With your bright orange colors and crisp, cool days. Sun shining through the auburn trees. You are something of a story book.
If I could capture your essence and put it in a snow globe, I’d find a way to squish myself inside and live within it forever.
But your golden country roads are lies, the pumpkin spice smell in the streets are falsehoods. You bring an ugly thing as this world and wrap it in the bow of joy. But, autumn, you are only the bow; a façade–something this world wishes it was.
You fool me with your songbirds and with your beautifully ripened pumpkin patches. You fool me with your sense of old falling away and new beginnings emerging. You trick me into believing that you are a season of love; of warmth; of fire in the hearth; the season of cuddling under a blanket on the couch with warm cocoa. You are full of dreams. Only dreams.
That is all you are, dear beautiful autumn, all you are is sugar in bitter tea; the taste of molasses in ashwaghanda.

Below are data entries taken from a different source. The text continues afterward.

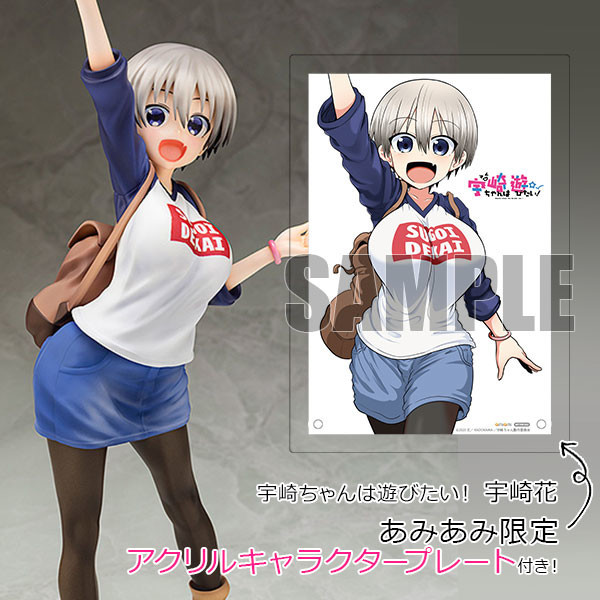 f:id:dagashiya-kei-chan:20200616224921j:plain
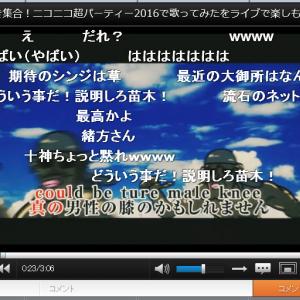 「歌ってみた」 人気声優・緒方恵美さんが『niconico』に降臨し大反響!
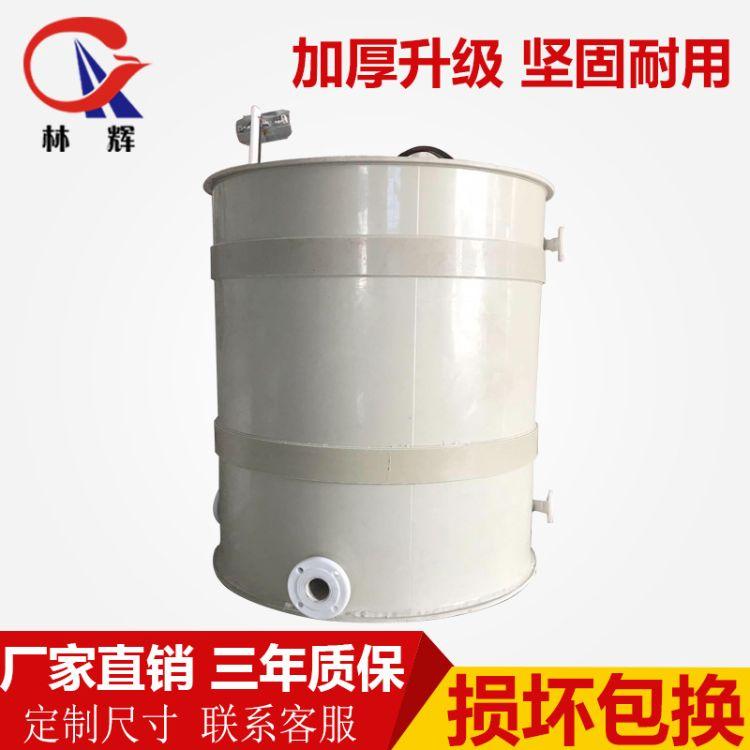 林辉塑业 厂家直销 可定制氧化槽 PP清洗槽 电镀槽 电解槽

Sweet for a moment, but oh so short lived and passing on, just as every other season.
You pack the air with joy and mirth, you fill the sky with song. You turn these leaves of earthen trees into joyous, celebratory color!
Celebratory why? Celebrations of what do you gather these decorations for?
Do you not see that those in your streets still cry and struggle and only scrape by? Do you not see that your laughter and harmony are only soundtracks you play to drown out the noise of sorrow? Wonderfully blushing maple leaves and golden sunsets and cider, hay rides and bonfires do not fix the state of the orphans and of the abused. It does not save the financially distressed nor the family feud. It does not birth love or promise flannel throws. You are only rose-colored glasses in a world soaked in the vodka of pain.
We are drunken by you, oh autumn, we are drunken fools. Dreams laced with cider, cider laced with vodka. We sip on that liquid in your tinted glass that seems so sweetly rosy, but it bites just as winter does. And now we all stumble about, our eyes insane with dreams of joy and hallucinations of happiness and love, forevers of mirth. But when we awaken again, we are stripped of all this and our dignity. We lie naked of your trances and empty of your promises. Once you remove this lens from the air, all we see is sullen streets and sunken faces and grey clouds and smog.
You are a lie, beautiful fall, a taunting lie. Surely we fall in your presence. We fall down to the bitterness of winter, blanketed in icy cold; the unthawed hearts, we freeze to death. For this is your poison, Autumn, you are our fall dressed in kindly colors.